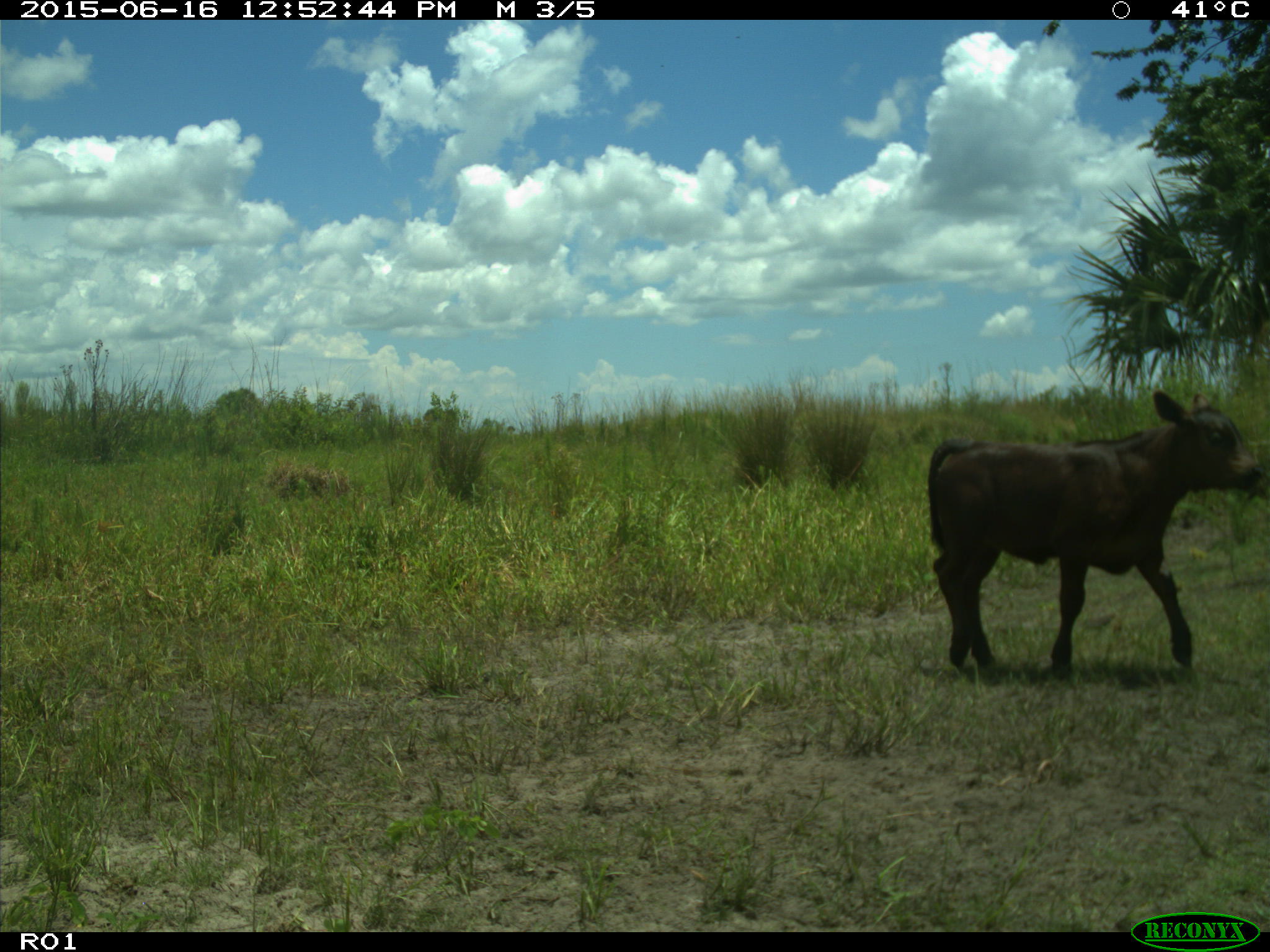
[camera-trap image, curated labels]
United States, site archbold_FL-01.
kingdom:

§ Task to complete
Without including any picture, reproduce the material above word for word.

§ Answer section
[camera-trap image, curated labels]
United States, site archbold_FL-01.
kingdom:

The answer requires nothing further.